THE PROBLEM: Could the lines from the one with "What is the separation" through the end of the listing be restated exactly, with nothing else included?
---*---
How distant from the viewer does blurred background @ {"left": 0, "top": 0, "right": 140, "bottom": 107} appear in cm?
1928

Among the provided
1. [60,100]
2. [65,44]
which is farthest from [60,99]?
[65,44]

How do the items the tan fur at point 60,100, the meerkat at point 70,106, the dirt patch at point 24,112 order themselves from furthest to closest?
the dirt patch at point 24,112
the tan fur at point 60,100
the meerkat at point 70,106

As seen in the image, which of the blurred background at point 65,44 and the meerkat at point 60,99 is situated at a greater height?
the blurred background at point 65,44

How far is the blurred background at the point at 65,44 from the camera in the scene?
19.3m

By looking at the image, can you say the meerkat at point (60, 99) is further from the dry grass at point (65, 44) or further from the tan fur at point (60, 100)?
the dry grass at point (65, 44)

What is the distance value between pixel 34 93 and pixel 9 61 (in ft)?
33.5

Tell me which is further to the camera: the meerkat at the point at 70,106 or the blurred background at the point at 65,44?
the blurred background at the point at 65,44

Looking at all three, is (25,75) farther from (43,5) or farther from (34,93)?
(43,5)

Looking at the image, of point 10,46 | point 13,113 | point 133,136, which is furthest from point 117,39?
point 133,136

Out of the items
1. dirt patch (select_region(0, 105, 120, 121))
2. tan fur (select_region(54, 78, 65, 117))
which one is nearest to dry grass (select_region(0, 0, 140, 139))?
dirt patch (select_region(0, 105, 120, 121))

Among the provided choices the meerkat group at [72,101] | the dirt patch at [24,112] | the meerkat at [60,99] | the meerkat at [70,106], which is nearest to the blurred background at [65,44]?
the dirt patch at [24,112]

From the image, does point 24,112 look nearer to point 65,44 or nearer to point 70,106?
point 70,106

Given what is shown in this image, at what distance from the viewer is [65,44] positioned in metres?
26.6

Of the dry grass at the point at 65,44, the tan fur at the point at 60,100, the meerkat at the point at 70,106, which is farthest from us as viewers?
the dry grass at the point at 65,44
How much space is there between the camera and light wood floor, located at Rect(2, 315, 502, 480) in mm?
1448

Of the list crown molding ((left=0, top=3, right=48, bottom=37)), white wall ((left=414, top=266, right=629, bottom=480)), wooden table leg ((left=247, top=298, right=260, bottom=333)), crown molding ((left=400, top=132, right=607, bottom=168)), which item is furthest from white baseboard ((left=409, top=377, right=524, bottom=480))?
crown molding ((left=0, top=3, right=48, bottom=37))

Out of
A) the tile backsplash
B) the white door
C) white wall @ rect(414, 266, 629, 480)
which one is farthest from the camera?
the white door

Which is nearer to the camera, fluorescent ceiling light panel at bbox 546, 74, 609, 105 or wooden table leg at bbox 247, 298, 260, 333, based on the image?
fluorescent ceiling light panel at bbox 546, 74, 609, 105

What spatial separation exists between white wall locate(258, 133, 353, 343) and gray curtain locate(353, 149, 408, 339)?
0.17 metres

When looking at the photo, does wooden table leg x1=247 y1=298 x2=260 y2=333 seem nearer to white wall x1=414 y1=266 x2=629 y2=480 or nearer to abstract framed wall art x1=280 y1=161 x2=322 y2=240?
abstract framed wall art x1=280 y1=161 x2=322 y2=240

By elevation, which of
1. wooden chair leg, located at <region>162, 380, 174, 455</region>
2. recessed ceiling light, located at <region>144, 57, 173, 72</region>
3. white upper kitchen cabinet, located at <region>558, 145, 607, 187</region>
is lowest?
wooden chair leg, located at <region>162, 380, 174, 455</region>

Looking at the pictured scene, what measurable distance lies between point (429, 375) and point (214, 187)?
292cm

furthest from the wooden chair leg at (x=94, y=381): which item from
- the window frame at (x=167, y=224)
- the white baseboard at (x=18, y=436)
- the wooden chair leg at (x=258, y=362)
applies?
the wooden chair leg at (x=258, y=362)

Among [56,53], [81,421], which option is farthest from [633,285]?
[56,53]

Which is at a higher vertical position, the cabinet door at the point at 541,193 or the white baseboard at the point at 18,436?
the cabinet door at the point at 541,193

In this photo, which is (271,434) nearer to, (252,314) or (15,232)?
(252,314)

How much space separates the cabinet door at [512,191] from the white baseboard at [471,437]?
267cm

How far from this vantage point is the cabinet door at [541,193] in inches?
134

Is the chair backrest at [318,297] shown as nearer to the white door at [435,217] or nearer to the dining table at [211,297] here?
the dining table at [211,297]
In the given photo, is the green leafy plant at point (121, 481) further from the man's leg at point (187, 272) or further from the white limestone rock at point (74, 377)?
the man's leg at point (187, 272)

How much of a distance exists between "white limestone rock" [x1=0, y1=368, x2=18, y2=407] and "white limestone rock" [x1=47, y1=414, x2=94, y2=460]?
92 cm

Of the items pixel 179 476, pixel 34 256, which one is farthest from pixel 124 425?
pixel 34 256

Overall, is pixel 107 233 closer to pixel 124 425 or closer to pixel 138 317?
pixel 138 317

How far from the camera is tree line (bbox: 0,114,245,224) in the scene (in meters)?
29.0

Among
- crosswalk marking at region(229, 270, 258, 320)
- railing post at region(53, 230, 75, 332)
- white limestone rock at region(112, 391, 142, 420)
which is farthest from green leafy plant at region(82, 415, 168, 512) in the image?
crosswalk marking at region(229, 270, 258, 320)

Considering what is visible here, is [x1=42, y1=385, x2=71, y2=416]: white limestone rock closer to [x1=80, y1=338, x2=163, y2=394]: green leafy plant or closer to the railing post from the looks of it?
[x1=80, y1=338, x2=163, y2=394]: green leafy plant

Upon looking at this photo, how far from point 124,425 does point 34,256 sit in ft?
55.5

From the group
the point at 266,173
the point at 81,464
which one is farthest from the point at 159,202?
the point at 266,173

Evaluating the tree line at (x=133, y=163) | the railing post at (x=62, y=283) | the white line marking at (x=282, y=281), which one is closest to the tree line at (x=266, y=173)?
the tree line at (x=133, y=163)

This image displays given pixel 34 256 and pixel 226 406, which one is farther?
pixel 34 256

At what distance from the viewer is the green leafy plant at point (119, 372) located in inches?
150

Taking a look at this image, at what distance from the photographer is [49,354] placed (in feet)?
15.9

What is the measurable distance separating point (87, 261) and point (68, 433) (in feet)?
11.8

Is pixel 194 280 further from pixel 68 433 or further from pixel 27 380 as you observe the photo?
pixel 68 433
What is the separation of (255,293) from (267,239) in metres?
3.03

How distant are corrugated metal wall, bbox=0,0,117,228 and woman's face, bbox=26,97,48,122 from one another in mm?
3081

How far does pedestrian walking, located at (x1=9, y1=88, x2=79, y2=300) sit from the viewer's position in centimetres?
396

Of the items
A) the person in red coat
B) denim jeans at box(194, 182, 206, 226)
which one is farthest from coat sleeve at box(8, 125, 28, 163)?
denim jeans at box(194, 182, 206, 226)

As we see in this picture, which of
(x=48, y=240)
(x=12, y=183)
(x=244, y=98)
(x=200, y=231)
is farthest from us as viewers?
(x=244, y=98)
---*---
WORKED SOLUTION:
What is the separation of (255,293) from (267,239) in metres?
3.03

How distant are corrugated metal wall, bbox=0,0,117,228 and woman's face, bbox=26,97,48,122 from one another in mm?
3081

How far does pedestrian walking, located at (x1=9, y1=88, x2=79, y2=300) sit from the viewer's position in centimetres?
396

Of the items
A) the person in red coat
B) denim jeans at box(194, 182, 206, 226)
which one is farthest from coat sleeve at box(8, 125, 28, 163)?
denim jeans at box(194, 182, 206, 226)

As we see in this picture, which of
(x=48, y=240)
(x=12, y=183)
(x=244, y=98)
(x=200, y=231)
is farthest from us as viewers?
(x=244, y=98)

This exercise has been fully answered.